• TASKS TO CARRY OUT:
1 - Please retype the lamb thread from "# Twin Valentine's" down to "fullblood dorper ram..", keeping every word and mark unchanged.
2 - Answer these questions from the lamb thread:
(a) What sired the two ram lambs?
(b) Where on the body does Remuda1 keep finding a single spot on lambs?
(c) What project did the son originally want to use one of the ewe's lambs for?

# Twin Valentine's Day Lambs born-Dorper/Kat



## TexasShepherdess (Feb 15, 2012)

FINALLY! this ewe has kept me in suspense for about 2 weeks now..

Her first lambing and she is a super mom...Both ram lambs, sired by my fullblood dorper ram..


----------



## Beekissed (Feb 15, 2012)

Very pretty markings on those lambs!  I think it's funny how so many Kats have those brownish red markings on their legs like your ewe has.   My Kat ewe and her sire also had those same red/brown markings.


----------



## TexasShepherdess (Feb 15, 2012)

Yep, her sire has the same markings too!

They are pretty wild colored..was hoping one would come out abit more traditionaly marked..but a healthy lamb is a healthy lamb!


----------



## Beekissed (Feb 15, 2012)

Perfect opportunity for naming......     What did you name them?


----------



## Remuda1 (Feb 15, 2012)

LOL, I don't know much about KATs, but I was shocked at the coloring  .  For some reason, I am getting neck spots on a lot of my lambs.  One spot, always on the neck.....so odd.  Always keep you guessing.  

Love the babies, congratulations


----------



## TexasShepherdess (Feb 15, 2012)

not sure yet.

originally, my son wanted to use one of this ewe's lambs for his market lamb project..they are born at the perfect time..but Im afraid their wild coloring may be an issue..it shouldnt be..but it may be..

• EXERCISE DATA:
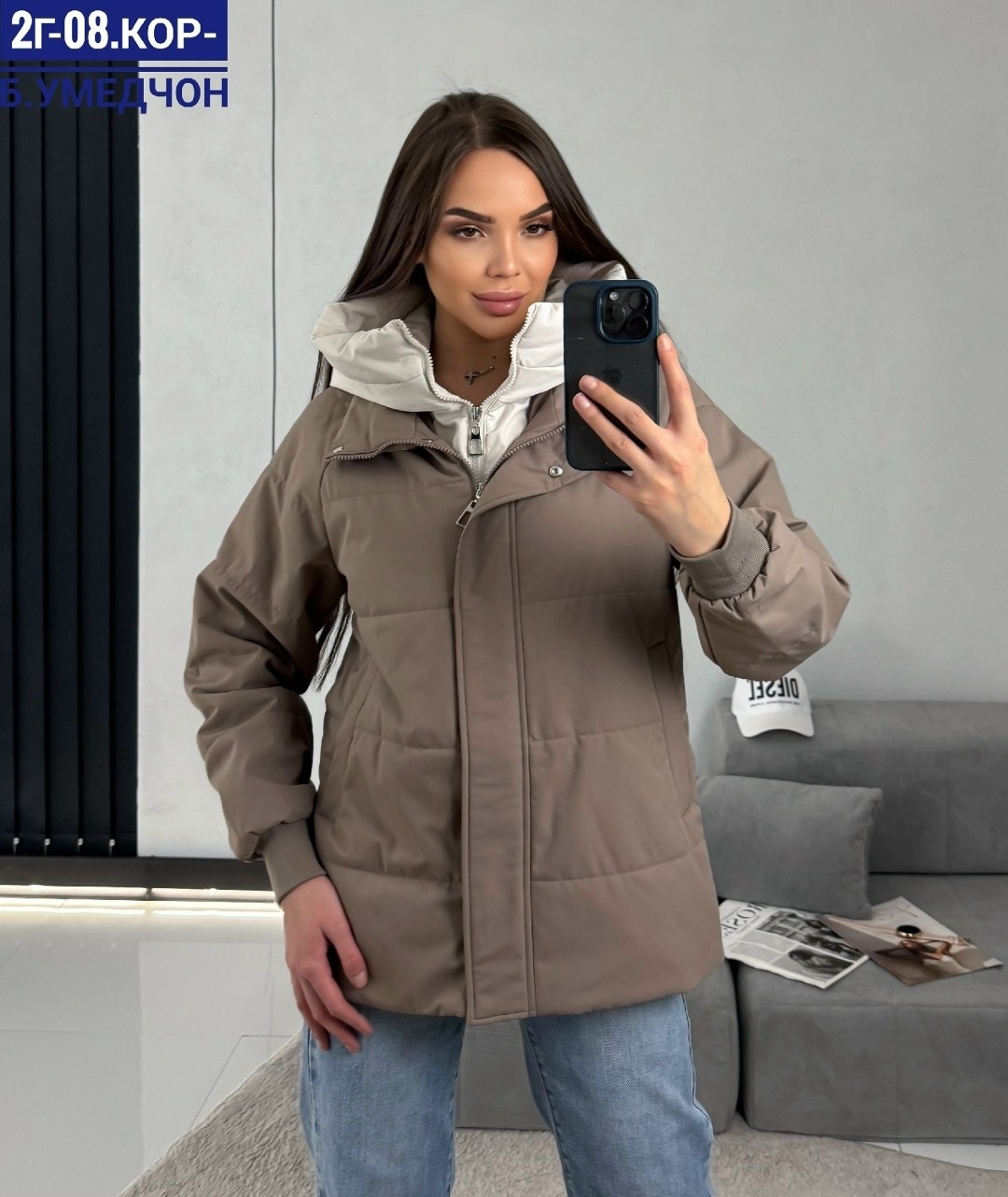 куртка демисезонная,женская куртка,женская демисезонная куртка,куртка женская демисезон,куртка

==

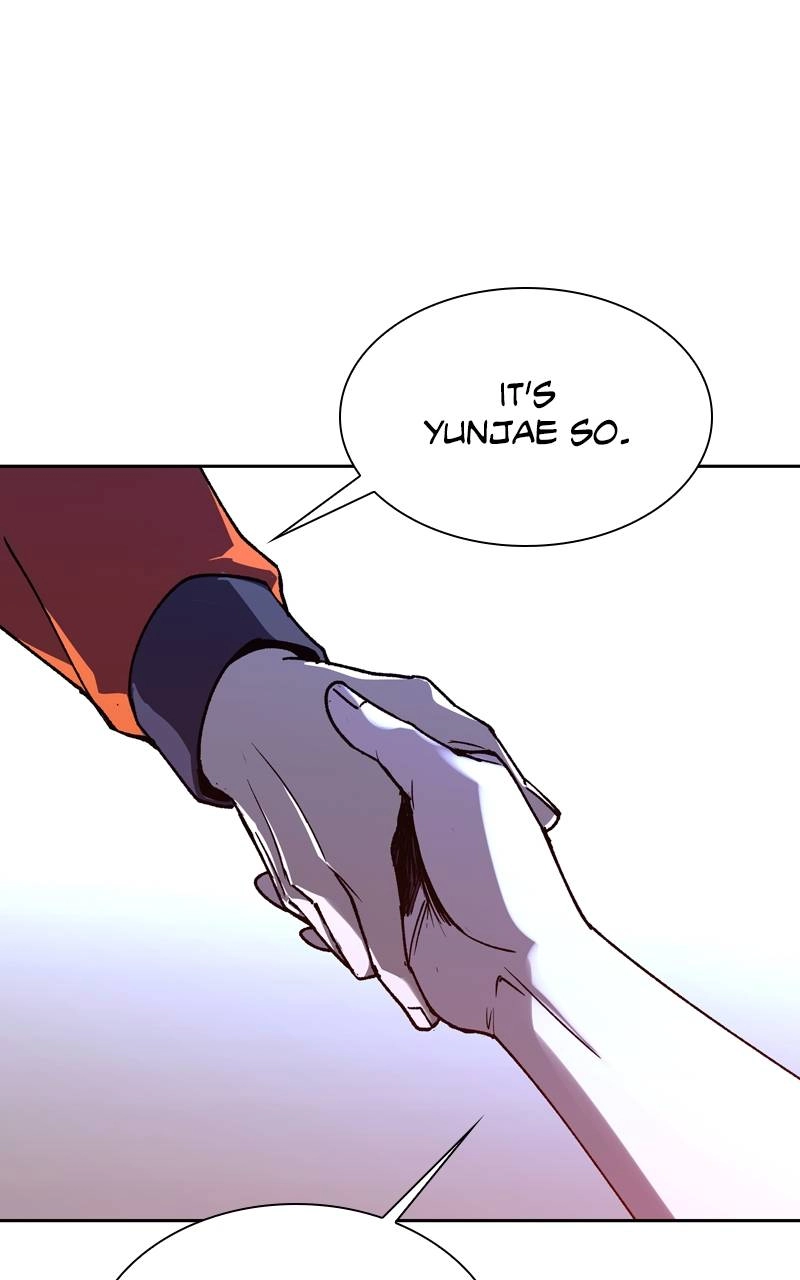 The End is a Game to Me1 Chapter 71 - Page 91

• ANSWERS GIVEN:
1 -
# Twin Valentine's Day Lambs born-Dorper/Kat



## TexasShepherdess (Feb 15, 2012)

FINALLY! this ewe has kept me in suspense for about 2 weeks now..

Her first lambing and she is a super mom...Both ram lambs, sired by my fullblood dorper ram..

2 -
(a) A fullblood Dorper ram.
(b) On the neck.
(c) His market lamb project.